Parmi la vingtaine de candidats, cinq alpinistes nés entre 1992 et 1994 ont été retenus. «Ce sont les plus forts et les plus complets, ils ont l’étoffe pour devenir des pros», souligne Denis. La sélection a eu lieu en 2014 sous sa responsabilité. «Ces jeunes ont déjà un sacré bagage technique et une maturité qui force le respect.» La tâche est parfois difficile, comme avec cette cuvée 2014 dont le numerus clausus sévère l’a forcé à éliminer des éléments brillants qui méritaient leur place. «Le métier donne le recul pour décider. J’assume en sachant qu’on peut parfois se tromper.»
Un modèle pour les jeunes
Lorsque le team partira pour l’Himalaya, le Groenland ou les Andes – la destination est en discussion – Denis Burdet aura besoin de toute son expérience. «Sur le terrain, les jeunes ont une belle autonomie. Parfois je leur pose des limites, parfois je les pousse à se dépasser.» Entre freiner les excès de zèle et proscrire la facilité, le grand écart réclame tact et vigilance.
Denis Burdet le sait, il deviendra un modèle pour ces jeunes avides d’apprendre. «Je leur enseigne des standards élevés en techniques d’assurage et aux relais. Je les conseille pour l’itinéraire et leur apprends des gestes pour se sortir de situations délicates.» La vie quotidienne au camp de base et en altitude met les organismes et les nerfs à rude épreuve. Le guide est un compagnon toujours bienveillant: «Je leur file des tuyaux qui aident à se sentir bien en toute circonstance.»
De Neuchâtel à la Patagonie
Agé de 44 ans, le guide resté fidèle à Neuchâtel est un alpiniste accompli. Camarade de cordée du Français Patrick Gabarou, du Bernois Stephan Siegrist ou de l’Autrichien David Lama, il évolue sur les terrains les plus extrêmes avec les meilleurs alpinistes du moment. Son plaisir à arpenter des montagnes inconnues le conduit à multiplier les expéditions lointaines – une vingtaine en quinze ans.

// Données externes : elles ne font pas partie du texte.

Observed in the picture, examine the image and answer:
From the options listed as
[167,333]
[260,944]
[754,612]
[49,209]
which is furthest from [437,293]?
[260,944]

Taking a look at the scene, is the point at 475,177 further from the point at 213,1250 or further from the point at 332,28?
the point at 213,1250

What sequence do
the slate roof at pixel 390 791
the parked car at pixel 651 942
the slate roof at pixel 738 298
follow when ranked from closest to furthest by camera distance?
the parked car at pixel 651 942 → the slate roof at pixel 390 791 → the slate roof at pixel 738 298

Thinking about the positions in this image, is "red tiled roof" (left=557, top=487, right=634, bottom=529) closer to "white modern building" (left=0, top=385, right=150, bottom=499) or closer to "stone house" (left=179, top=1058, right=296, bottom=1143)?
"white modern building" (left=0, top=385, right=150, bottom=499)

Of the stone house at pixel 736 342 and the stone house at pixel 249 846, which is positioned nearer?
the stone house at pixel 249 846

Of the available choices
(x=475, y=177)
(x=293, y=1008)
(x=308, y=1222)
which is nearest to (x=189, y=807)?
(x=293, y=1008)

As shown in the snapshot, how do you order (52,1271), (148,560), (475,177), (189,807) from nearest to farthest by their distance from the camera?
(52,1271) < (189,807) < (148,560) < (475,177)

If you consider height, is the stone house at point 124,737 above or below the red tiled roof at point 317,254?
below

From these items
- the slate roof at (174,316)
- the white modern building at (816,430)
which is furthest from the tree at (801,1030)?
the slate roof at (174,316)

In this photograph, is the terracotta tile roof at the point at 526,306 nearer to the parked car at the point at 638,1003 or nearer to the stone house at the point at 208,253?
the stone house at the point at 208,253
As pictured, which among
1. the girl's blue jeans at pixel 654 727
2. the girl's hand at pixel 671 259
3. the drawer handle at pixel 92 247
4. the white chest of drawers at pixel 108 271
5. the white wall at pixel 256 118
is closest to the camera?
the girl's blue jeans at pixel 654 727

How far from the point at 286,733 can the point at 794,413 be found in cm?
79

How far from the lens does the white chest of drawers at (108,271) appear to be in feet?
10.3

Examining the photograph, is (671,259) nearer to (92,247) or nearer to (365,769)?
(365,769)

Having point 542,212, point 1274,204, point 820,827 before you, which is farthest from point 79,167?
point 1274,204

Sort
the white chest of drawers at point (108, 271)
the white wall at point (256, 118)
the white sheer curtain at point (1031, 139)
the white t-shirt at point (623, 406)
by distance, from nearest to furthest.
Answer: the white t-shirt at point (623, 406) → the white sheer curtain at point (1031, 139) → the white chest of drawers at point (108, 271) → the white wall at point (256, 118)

En Himalaya, il a pour l’instant boudé les 8000; par pragmatisme, explique-t-il, car ces sommets supposent des expéditions longues, donc coûteuses, avec de fortes contraintes médicales qui hypothèquent les chances de succès. Il leur préfère de beaux sommets entre 6000 et 7000 mètres, méconnus et parfois inviolés, plus exigeants d’un point de vue technique et nécessitant une logistique moins lourde.
Les yeux du guide brillent quand il évoque les Andes, la Patagonie et la Terre de Baffin, terres électives où il s’est rendu plusieurs fois. «Je n’aime pas les spots trop fréquentés. Les vallées à l’écart et les ascensions où je me sens seul au monde m’apportent davantage de plaisir.» L’alpiniste globe-trotter se sent à l’aise dans la solitude et la nature sauvage. Il est attiré par l’aventure autant que par l’exploit sportif.